As vezes Canalha surta. E esse é o seu lado mais assustador.

Ergue-se do chão num repente e começa a pular e fugir do que, na visão dos passantes, parecem golpes desfechados contra ele. As duas mãos entram com vigor nessa batalha imaginária e ficam afastando do corpo, estocadas vistas só por ele mesmo. Canalha pula... se debate... se abaixa. ..algumas vezes fica de cócoras com a cabeça escondida entre as mãos e as pernas, dando mostras de um pavor imenso. Em seguida levanta-se novamente pra enfrentar a pendenga e corre e dá pinotes em uma pantomima hilariante se não fosse trágica.

De repente para. Parece que, como por encanto se desse o fim da terrível briga, e o inimigo se afastasse.

Nesse momento começam os impropérios. Esbraveja aos berros palavras ininteligíveis olhando para o alto. Aponta para o céu, ameaça, e finalmente começa a liberar seu maior grito de guerra :

---CANALHAAAAAAA! CANALHAAAAAA! CAAAAAAAAAAAANAAAAAAAAAAAALHAAAAAAAAAAAAAAAAA!

Essa é a última parte desse show deprimente. A explosão final que sempre pareceu lhe minar todas as forças. Após esse ultimo xingamento Canalha sempre estanca quieto e inerte. Depois, e aos poucos, flexiona o joelho até se sentar sobre os calcanhares. Em seguida e ainda de cócoras, apenas vira o corpo como se perdesse os sentidos e cai de lado em profundo sono nessa posição fetal. Parecia que uma ordem superior provocasse o seu desmaio.

Terminado o surto, era a vez de entrar em cena a alma bondosa de Rachid.

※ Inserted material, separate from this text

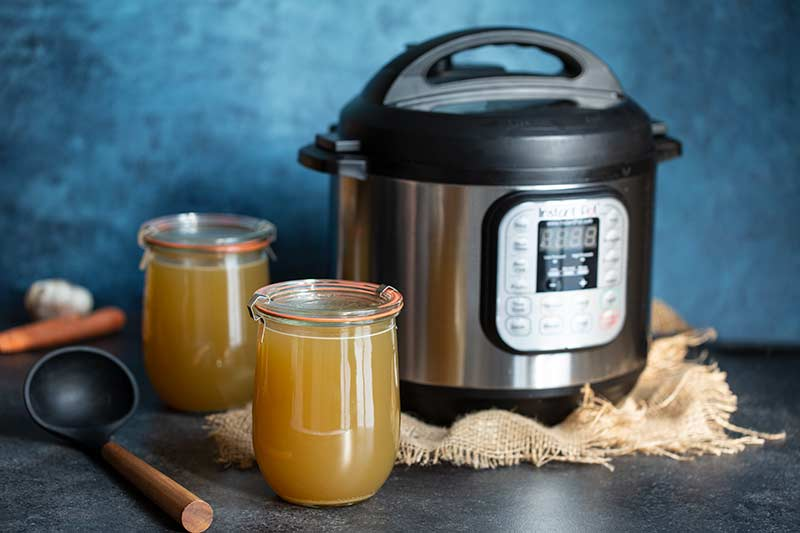 Pressure cooker chicken stock in mason jars in front of an Instant Pot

Rachid senta-se ao seu lado e parece susurrar palavras de conforto àquele martírio. O turco segura a mão do sofredor, levanta-o com o braço por baixo de sua cabeça e faz com que ele beba um copo de água. Quando percebe que está tudo calmo, fica de pé e sai balançando a cabeça, manifestando tristeza.

Eu me tornei amigo de Rachid por ser representante comercial. O sujeito já quis até me empurrar uma sobrinha bonita necessitada de casamento. Várias vezes aceitei seu convite para participar das faustas mesas que oferece a amigos, em datas especiais ou fins de semana. A companhia é agradabilíssima e a conversa roda sempre recheada de boas gargalhadas.

Um dia Rachid me contou o sofrimento de Canalha. Contou que Canalha é seu primo, filho único de pai e mãe mortos em uma febre estranha que se abateu na cidade. Contou também que Canalha já foi gente de bem, dono de casas, terrenos e uma pequena fazenda nos arredores do município.

O primeiro golpe terrível acontecera com a morte de dois filhos, por uma descarga elétrica que se abateu exatamente na árvore onde as crianças brincavam. Os meninos foram tostados e viraram pequenos fardos de carvão em caixões lacrados, para que ninguém visse suas pavorosas imagens.

Um par de ano depois foi a vez de sua única filha. Morreu sem socorro, entalada por um pedaço de carne dentro de casa, sem que ninguém visse.

A última a partir foi sua esposa. Perdera Aminad e uma outra filha no momento do parto. Rachid em seu minucioso relato dá conta de que o médico, após o óbito da querida esposa, e, tentando amenizar um pouco o tamanho da desgraça dissera que Aminada e Sara, foram levadas por Deus.

Conta também que nesse momento Canalha perdeu o chão. Correu em desespero pra fora do hospital e desapareceu por quase uma semana. Quando deu as caras estava roto, sujo e completamente fora de controle. A família tentou varias vezes a recuperação com inúmeras internações psiquiátricas, sem qualquer resultado.

Depois todos foram se afastando, até que só restou ele mesmo. Conta também que dentro da casa verde, Iussef – alcunhado Canalha - tem todo o conforto. Tem geladeira, fogão, cama, televisão e tudo. Mas nunca dorme dentro do imóvel. Prefere se deixar solto nas ruas, na crueldade da solidão que deve ser o mundo dos insanos.

Depois de ouvir os relatos de Rachid eu tive uma certeza: nos seus malabarismos de rua, Canalha se defende de demônios e, com impropérios, manifesta o seu mais terrível e imenso ódio a Deus.